* **Supplied passage**
IN THE COURT OF APPEALS
9/9/97
OF THE
STATE OF MISSISSIPPI
NO. 95-KA-00885 COA
BOB WASHINGTON APPELLANT
v.
STATE OF MISSISSIPPI APPELLEE
THIS OPINION IS NOT DESIGNATED FOR PUBLICATION AND
MAY NOT BE CITED, PURSUANT TO M.R.A.P. 35-B
TRIAL JUDGE: HON. HON. JOHN B. TONEY
COURT FROM WHICH APPEALED: RANKIN COUNTY CIRCUIT COURT
ATTORNEY FOR APPELLANT: JAMES A. BOBO
ATTORNEYS FOR APPELLEE: OFFICE OF THE ATTORNEY GENERAL
BY: JOLENE M. LOWRY
DISTRICT ATTORNEY: RICK MITCHELL
NATURE OF THE CASE: CRIMINAL - MURDER
TRIAL COURT DISPOSITION: SENTENCED TO LIFE IN THE CUSTODY OF THE
MISSISSIPPI DEPARTMENT OF CORRECTIONS.
MOTION FOR REHEARING FILED:9/25/97
CERTIORARI FILED: 12/11/97
MANDATE ISSUED: 4/1/98
BEFORE BRIDGES, C.J., HINKEBEIN, AND KING, JJ.
HINKEBEIN, J., FOR THE COURT:
Bob Washington was convicted in the Rankin County Circuit Court of murder. Washington was
sentenced to serve a term of life imprisonment in the custody of the Mississippi Department of
Corrections. Aggrieved by his conviction, Washington appeals to the Court on the following
grounds:
I. THE TRIAL COURT ERRED IN DENYING THE APPELLANT'S MOTION FOR JUDGMENT
NOTWITHSTANDING THE VERDICT OR IN THE ALTERNATIVE, A NEW TRIAL.
II. THE TRIAL COURT ERRED IN DENYING THE APPELLANT'S MOTION TO STRIKE THE
SPECIAL VENIRE.
III. THE TRIAL COURT ERRED IN ALLOWING A LAY WITNESS TO OFFER OPINION AS TO
WHETHER THE APPELLANT ACTED IN SELF-DEFENSE.
We find the issues raised by Washington do not warrant a reversal of his conviction. Accordingly, we
affirm the judgment of the trial court.
FACTS
In December 1993, Bob Washington owned and operated a small business known as Action Roofing
out of a boathouse near his home in the Robinhood Community of Rankin County. On the day he
died, Keith Puckett had been working for Washington nine days. The morning of the incident,
Puckett and a co-worker, Joe Mitchell, met with their boss. Both men asked Washington when they
could expect to be paid. Washington reminded the pair that they were not due to be paid until the
next day. He nonetheless suggested that he might have something to tide them over. He told them to
check with him later. Mitchell and Puckett then left for a roofing project in Meridian. Thereafter,
Washington directed his bookkeeper, Debra Wigley, to deposit additional funds in his bank account.
When Puckett and Mitchell returned to Rankin County, Wigley wrote two checks. One check was
intended for Mitchell and the other for Puckett; however, both were made to Mitchell as Puckett had
no identification with which to get the check cashed. Mitchell was informed of the recent deposit.

* **Stored data**
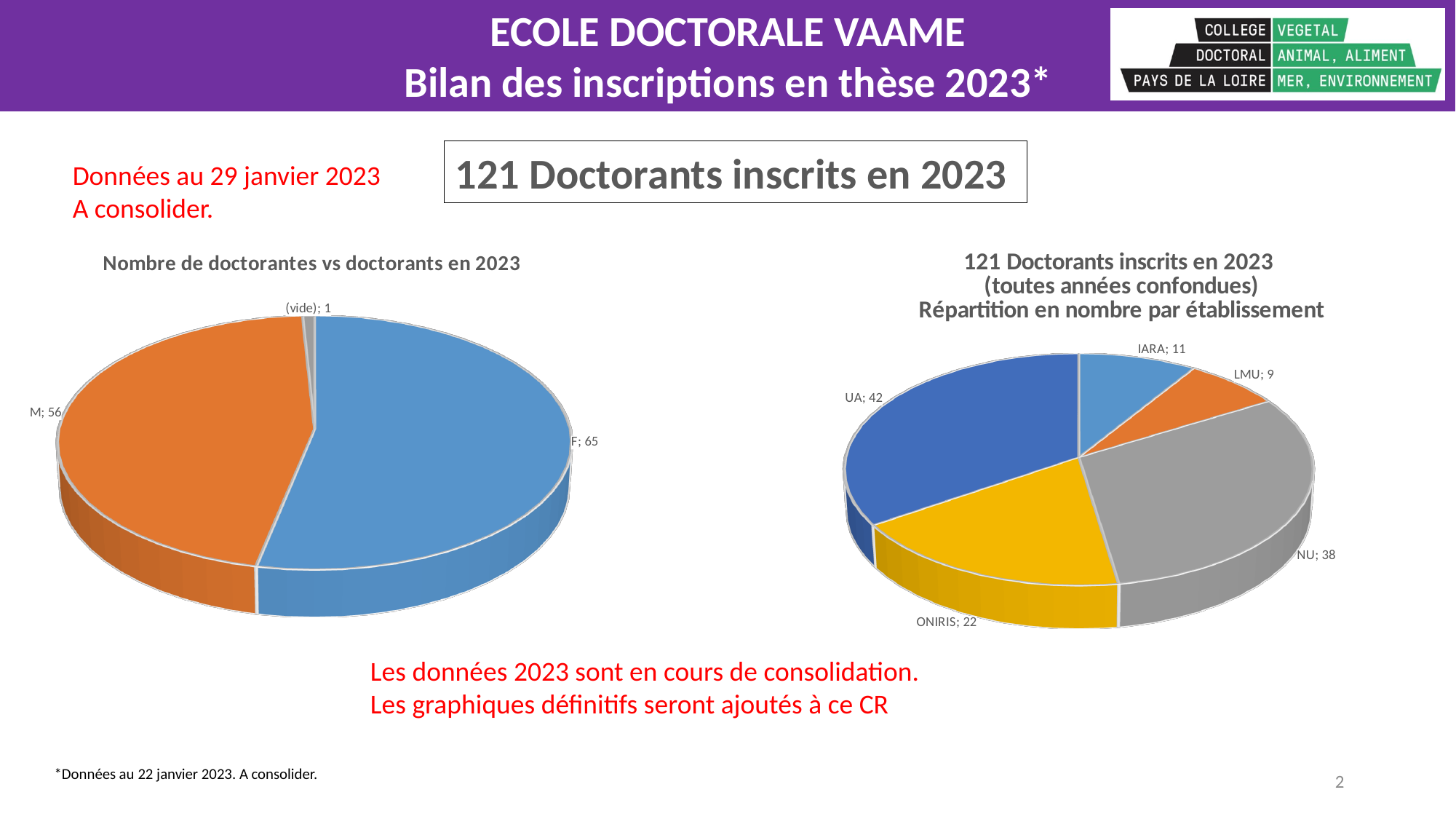
In the chart 'Nombre de doctorantes vs doctorants en 2023', what is the difference between the F and M values? 9 In the chart 'Nombre de doctorantes vs doctorants en 2023', which category has the smallest slice? (vide) In the chart 'Nombre de doctorantes vs doctorants en 2023', what is the value for M? 56 In the chart 'Nombre de doctorantes vs doctorants en 2023', what is the value for F? 65 In the right-hand chart 'Répartition en nombre par établissement', how many establishments are shown? 5 In the right-hand chart 'Répartition en nombre par établissement', which establishment has the smallest slice? LMU What kind of chart is 'Nombre de doctorantes vs doctorants en 2023'? Pie chart In the right-hand chart 'Répartition en nombre par établissement', what is the value for ONIRIS? 22 In the right-hand chart 'Répartition en nombre par établissement', what is the difference between the UA and NU values? 4 In the right-hand chart 'Répartition en nombre par établissement', which is larger, IARA or LMU? IARA In the right-hand chart 'Répartition en nombre par établissement', which establishment has the largest slice? UA In the right-hand chart 'Répartition en nombre par établissement', what is the value for UA? 42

* **Tasks**
1. Decide whether each statement agrees with the court opinion. Answer yes or no for each, and quote the deciding words of the opinion.
(a) Keith Puckett had worked for Washington for nine days on the day he died.
(b) Both checks Wigley wrote were made out to Puckett.
(c) Washington received a life sentence in the custody of the Mississippi Department of Corrections.
2. According to the court opinion, where did Washington run Action Roofing?
3. From the court opinion, return the passage starting with "HINKEBEIN, J., FOR" and going on through "SPECIAL VENIRE.".
None of the data is required.

* **Solutions to each task**
1.
(a) Yes: "On the day he died, Keith Puckett had been working for Washington nine days."
(b) No: "both were made to Mitchell as Puckett had no identification with which to get the check cashed."
(c) Yes: "Washington was sentenced to serve a term of life imprisonment in the custody of the Mississippi Department of Corrections."

2. He ran it out of a boathouse near his home in the Robinhood Community of Rankin County.

3.
HINKEBEIN, J., FOR THE COURT:
Bob Washington was convicted in the Rankin County Circuit Court of murder. Washington was
sentenced to serve a term of life imprisonment in the custody of the Mississippi Department of
Corrections. Aggrieved by his conviction, Washington appeals to the Court on the following
grounds:
I. THE TRIAL COURT ERRED IN DENYING THE APPELLANT'S MOTION FOR JUDGMENT
NOTWITHSTANDING THE VERDICT OR IN THE ALTERNATIVE, A NEW TRIAL.
II. THE TRIAL COURT ERRED IN DENYING THE APPELLANT'S MOTION TO STRIKE THE
SPECIAL VENIRE.